The Thank-You System
This is where most lawyers fail. They get a referral, handle the case, and never acknowledge the source. Here’s a simple system:
Within 48 hours of receiving a referral: Send a thank you. The method should escalate with the value and frequency of the relationship.
| Referral # from Source | Thank You Method |
|---|---|
| First referral ever | Personal phone call + handwritten note |
| 2nd-3rd referral | Handwritten note |
| 4th+ referral (established source) | Quick email or text + quarterly lunch |
| Every 5th referral | Gift (bottle of wine, gift card, something personal) |
| End of year | Holiday gift to all sources who sent 2+ referrals |
Important: Check your jurisdiction’s ethics rules on referral fees and gifts. Most states allow reasonable thank-you gifts to referral sources but prohibit paying referral fees to non-lawyers. A $50 bottle of wine is fine everywhere. A $500 referral bonus may not be.
Making It Stick
Add referral tracking to your intake process. The question “How did you hear about us?” should be mandatory on every intake call and web form. Don’t accept “Google” or “the internet” as an answer — dig deeper. “Did someone recommend us specifically, or did you find us through a search?” The difference between a Google organic lead and a word-of-mouth referral matters for tracking purposes.
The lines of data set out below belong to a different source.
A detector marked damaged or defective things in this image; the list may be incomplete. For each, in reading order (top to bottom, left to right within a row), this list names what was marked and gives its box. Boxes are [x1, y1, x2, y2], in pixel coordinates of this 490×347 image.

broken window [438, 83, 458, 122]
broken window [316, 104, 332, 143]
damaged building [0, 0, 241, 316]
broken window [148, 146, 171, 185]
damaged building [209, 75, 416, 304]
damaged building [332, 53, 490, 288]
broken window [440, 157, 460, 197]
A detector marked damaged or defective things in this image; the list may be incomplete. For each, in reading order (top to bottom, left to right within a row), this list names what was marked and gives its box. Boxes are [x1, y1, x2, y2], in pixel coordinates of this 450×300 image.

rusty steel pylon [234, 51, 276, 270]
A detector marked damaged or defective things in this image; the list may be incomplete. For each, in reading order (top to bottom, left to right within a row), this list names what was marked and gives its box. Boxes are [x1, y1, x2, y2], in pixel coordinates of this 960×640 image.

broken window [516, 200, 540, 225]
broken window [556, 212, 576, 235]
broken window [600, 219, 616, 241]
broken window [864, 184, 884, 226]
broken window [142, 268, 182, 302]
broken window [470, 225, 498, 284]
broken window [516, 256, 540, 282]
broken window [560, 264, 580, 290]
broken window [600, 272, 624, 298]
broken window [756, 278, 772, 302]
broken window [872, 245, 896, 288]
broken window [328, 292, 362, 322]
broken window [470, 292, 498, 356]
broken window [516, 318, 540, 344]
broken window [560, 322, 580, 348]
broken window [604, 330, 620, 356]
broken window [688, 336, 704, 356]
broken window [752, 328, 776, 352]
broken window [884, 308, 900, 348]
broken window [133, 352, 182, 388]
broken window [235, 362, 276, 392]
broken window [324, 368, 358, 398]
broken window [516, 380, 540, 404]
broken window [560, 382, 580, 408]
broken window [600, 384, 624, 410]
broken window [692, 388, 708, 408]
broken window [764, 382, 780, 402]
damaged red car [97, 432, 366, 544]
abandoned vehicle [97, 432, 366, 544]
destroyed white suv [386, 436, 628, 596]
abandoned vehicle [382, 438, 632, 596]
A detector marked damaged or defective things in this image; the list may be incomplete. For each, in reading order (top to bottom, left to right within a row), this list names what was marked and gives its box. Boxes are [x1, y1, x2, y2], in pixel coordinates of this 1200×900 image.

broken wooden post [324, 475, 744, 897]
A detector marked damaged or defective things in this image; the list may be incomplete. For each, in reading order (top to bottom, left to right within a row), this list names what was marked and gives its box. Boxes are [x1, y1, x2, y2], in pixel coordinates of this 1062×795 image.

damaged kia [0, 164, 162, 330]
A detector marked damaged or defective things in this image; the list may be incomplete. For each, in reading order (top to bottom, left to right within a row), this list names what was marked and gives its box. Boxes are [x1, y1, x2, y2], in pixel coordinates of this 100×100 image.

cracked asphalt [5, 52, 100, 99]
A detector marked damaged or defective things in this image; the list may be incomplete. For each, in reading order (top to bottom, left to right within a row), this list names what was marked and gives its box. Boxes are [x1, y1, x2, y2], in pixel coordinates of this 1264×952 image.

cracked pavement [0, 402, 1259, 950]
Update the spreadsheet weekly. Set a 10-minute recurring calendar event every Friday to update your referral tracker. If you let it pile up, you won’t do it.
Share insights with your team. If associates or paralegals handle intake, make sure they know to capture referral source information and enter it in the tracker. The data is only as good as the capture.
The law firms that get the most referrals aren’t the ones that passively hope for them. They’re the ones that track every referral, thank every source, and systematically nurture the relationships that generate their best clients. This spreadsheet is the tool. The discipline to use it is on you.